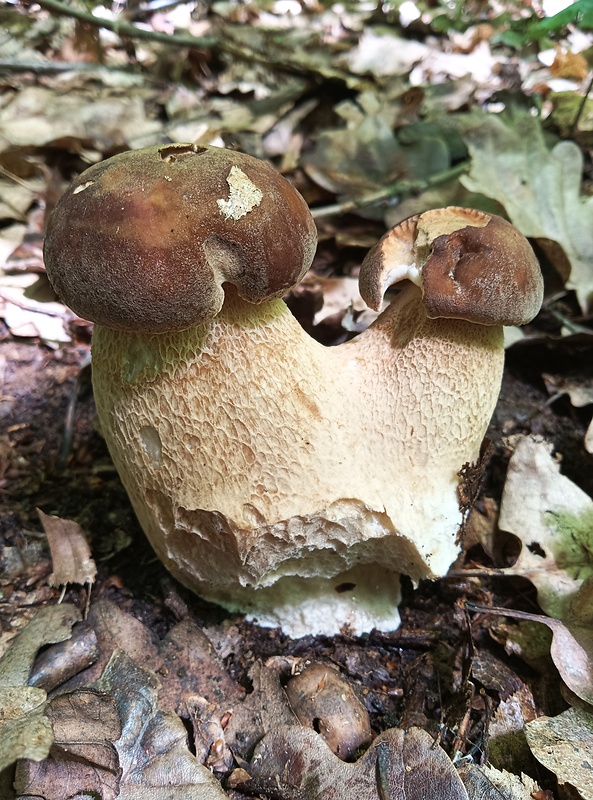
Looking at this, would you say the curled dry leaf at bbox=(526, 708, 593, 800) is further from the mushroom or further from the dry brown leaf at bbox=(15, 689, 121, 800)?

...

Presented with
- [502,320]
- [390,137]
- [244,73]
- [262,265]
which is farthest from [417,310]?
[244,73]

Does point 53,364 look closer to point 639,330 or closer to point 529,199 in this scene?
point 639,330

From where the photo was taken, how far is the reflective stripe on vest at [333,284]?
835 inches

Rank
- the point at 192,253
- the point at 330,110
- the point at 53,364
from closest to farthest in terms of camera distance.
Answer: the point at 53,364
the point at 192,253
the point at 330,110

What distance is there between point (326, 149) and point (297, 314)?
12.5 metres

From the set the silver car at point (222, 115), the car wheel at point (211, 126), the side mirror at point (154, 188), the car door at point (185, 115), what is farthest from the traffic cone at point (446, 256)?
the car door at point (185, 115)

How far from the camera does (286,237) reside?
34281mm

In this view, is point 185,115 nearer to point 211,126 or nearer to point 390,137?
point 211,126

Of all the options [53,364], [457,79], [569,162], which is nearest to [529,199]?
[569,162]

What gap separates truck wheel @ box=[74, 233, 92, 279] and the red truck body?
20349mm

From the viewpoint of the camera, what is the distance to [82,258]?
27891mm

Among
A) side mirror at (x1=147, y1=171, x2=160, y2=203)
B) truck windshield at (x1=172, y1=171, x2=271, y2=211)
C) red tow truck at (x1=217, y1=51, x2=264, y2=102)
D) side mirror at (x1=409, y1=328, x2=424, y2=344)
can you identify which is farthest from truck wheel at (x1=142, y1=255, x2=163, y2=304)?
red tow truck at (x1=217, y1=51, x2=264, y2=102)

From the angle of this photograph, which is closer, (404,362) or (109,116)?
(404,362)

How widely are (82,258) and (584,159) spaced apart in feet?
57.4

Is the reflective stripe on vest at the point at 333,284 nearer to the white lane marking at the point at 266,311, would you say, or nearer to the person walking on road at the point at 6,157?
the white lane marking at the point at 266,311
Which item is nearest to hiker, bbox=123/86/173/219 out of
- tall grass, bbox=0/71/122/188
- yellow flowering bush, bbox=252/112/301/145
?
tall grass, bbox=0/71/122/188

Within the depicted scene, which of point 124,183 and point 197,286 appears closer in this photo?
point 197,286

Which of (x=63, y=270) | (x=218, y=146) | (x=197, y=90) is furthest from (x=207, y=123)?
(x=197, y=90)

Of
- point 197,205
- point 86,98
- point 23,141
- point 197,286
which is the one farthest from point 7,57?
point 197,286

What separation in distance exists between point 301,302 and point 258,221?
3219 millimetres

---

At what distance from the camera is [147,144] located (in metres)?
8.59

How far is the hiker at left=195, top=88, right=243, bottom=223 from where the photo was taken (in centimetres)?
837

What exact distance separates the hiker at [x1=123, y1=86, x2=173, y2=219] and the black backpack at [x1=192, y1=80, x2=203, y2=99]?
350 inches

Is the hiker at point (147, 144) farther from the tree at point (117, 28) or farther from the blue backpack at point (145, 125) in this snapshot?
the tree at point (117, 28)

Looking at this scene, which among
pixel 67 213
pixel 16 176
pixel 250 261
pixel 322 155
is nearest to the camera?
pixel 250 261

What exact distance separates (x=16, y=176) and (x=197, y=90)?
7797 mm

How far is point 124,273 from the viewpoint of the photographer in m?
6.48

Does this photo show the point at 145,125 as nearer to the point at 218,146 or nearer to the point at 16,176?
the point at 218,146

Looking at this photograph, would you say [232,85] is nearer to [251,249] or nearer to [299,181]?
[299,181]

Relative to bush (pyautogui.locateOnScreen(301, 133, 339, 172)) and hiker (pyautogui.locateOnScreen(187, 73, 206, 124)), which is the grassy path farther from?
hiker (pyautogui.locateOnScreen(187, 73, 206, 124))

Goal of the exercise — Update the listing from the line with "Which of (x=63, y=270)" up to and including the line with "3219 millimetres", putting "farthest" in place of "furthest" and leaving everything else unchanged.

Task response —
Which of (x=63, y=270) | (x=218, y=146) | (x=197, y=90) is farthest from (x=207, y=123)?
(x=197, y=90)

Of
- point 197,205
- point 86,98
- point 23,141
- point 197,286
which is the one farthest from point 7,57?
point 197,286

What separation in distance exists between point 301,302 and point 258,221?
3219 millimetres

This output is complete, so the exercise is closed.